:: Records for the exercise ::
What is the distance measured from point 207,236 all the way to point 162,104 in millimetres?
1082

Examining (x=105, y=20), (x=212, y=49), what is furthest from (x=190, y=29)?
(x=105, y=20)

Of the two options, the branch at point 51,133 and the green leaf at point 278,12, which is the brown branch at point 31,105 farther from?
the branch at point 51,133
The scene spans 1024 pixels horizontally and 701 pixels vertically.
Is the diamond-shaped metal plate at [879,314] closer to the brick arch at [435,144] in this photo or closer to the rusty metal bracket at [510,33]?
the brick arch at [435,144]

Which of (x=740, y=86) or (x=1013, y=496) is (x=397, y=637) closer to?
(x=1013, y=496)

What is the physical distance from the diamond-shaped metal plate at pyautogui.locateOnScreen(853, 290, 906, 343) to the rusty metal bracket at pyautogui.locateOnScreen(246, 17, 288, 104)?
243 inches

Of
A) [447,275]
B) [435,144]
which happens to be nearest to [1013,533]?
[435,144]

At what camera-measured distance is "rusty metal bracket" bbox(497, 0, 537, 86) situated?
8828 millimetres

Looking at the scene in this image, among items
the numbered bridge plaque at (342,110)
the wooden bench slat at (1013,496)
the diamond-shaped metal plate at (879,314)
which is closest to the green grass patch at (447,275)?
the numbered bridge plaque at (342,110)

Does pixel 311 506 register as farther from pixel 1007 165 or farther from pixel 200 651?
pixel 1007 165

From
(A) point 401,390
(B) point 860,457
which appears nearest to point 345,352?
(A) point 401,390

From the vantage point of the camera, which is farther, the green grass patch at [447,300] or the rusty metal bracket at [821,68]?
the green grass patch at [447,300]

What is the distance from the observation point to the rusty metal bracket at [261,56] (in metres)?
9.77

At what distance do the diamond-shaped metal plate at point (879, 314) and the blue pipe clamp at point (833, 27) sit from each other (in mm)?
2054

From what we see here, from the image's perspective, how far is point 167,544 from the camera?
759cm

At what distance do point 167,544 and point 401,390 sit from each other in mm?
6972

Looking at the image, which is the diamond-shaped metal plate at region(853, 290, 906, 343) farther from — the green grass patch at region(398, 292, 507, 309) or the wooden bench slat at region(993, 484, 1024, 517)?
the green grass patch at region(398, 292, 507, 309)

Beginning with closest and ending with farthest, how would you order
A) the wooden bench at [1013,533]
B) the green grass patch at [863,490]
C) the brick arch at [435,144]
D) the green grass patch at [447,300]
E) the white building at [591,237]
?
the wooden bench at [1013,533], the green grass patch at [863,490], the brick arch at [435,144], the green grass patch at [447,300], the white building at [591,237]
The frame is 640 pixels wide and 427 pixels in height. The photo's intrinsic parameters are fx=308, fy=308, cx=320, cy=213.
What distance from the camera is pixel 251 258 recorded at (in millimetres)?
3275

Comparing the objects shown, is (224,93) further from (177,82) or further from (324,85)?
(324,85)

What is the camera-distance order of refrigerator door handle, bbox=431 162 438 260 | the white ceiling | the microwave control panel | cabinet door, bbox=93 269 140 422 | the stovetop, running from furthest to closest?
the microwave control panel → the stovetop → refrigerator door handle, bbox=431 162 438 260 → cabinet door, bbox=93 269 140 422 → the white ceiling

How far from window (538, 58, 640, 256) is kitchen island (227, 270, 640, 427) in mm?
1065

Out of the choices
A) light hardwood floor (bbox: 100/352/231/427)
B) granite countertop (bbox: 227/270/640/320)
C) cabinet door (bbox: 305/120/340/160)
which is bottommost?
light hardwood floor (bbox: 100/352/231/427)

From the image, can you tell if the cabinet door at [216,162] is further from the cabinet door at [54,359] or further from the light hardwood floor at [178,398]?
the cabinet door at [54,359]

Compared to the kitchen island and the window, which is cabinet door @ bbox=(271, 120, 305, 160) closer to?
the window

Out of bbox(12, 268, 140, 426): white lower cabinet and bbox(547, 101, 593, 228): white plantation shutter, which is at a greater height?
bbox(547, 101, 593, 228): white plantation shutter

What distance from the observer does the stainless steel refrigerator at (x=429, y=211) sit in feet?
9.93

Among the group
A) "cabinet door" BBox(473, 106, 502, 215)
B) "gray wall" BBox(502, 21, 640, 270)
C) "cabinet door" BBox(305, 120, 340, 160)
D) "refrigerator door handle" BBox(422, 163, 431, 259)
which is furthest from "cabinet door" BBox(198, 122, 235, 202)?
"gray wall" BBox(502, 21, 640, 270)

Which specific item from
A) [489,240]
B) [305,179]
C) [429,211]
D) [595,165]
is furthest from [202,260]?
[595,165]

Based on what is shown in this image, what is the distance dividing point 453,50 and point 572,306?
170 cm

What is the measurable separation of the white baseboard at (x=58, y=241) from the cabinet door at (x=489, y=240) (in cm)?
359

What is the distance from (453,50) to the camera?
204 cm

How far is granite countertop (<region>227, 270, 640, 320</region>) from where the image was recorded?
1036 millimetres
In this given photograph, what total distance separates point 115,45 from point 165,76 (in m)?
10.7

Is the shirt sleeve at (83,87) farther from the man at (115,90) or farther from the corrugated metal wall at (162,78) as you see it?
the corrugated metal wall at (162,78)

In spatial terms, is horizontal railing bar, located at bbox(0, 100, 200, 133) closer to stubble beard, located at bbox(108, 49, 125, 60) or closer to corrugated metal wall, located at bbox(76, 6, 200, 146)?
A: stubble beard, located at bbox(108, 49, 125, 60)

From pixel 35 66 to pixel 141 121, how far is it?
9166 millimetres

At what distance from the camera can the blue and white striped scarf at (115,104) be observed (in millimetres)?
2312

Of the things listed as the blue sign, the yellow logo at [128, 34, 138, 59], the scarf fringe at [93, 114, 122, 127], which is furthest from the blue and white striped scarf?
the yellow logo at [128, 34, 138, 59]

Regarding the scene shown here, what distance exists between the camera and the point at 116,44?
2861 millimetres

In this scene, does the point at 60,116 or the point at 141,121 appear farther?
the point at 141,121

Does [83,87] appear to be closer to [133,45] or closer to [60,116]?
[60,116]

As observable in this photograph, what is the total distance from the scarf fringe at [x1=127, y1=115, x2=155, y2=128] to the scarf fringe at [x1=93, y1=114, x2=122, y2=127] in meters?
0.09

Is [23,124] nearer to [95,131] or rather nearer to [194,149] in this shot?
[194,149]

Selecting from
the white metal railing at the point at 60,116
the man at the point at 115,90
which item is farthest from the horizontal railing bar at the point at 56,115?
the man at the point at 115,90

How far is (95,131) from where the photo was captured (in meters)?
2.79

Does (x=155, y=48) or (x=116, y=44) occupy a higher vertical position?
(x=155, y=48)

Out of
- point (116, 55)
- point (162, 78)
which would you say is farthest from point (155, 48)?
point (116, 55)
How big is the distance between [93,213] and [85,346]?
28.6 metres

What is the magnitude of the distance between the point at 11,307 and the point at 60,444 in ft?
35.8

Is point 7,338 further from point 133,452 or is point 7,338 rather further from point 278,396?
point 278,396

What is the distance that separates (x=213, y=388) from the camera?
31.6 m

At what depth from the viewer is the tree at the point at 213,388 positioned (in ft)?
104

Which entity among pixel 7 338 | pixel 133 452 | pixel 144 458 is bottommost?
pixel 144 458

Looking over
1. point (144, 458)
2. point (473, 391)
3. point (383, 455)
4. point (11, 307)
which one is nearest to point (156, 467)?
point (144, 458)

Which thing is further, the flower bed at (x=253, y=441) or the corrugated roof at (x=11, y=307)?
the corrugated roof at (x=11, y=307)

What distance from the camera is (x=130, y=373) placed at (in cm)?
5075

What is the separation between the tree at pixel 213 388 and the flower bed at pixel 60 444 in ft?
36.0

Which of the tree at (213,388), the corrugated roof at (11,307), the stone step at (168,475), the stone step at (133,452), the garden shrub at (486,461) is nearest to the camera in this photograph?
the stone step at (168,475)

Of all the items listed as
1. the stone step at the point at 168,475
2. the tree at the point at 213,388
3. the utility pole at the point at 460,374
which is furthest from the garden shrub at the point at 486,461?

:: Instructions for the task ::
Can you retype the material from the line containing "At what depth" through its final line, inclusive, reproducing each line without any change?

:: Exercise output ::
At what depth from the viewer is the tree at the point at 213,388 positioned (in ft)?
104

Which entity among pixel 7 338 | pixel 133 452 | pixel 144 458 is bottommost?
pixel 144 458

Looking over
1. point (144, 458)
2. point (473, 391)
3. point (383, 455)
4. point (11, 307)
which one is nearest to point (156, 467)?
point (144, 458)

Which thing is further, the flower bed at (x=253, y=441) or the corrugated roof at (x=11, y=307)?
the corrugated roof at (x=11, y=307)

What distance from the camera is (x=130, y=373) placed at (in cm)?
5075

What is the separation between the tree at pixel 213 388 and the flower bed at pixel 60 444 in ft?
36.0

Which of the tree at (213,388), the corrugated roof at (11,307), the stone step at (168,475), the stone step at (133,452), the garden shrub at (486,461) is nearest to the camera in this photograph?
the stone step at (168,475)

Of all the items listed as
1. the stone step at the point at 168,475
2. the tree at the point at 213,388
3. the utility pole at the point at 460,374
which is furthest from the garden shrub at the point at 486,461?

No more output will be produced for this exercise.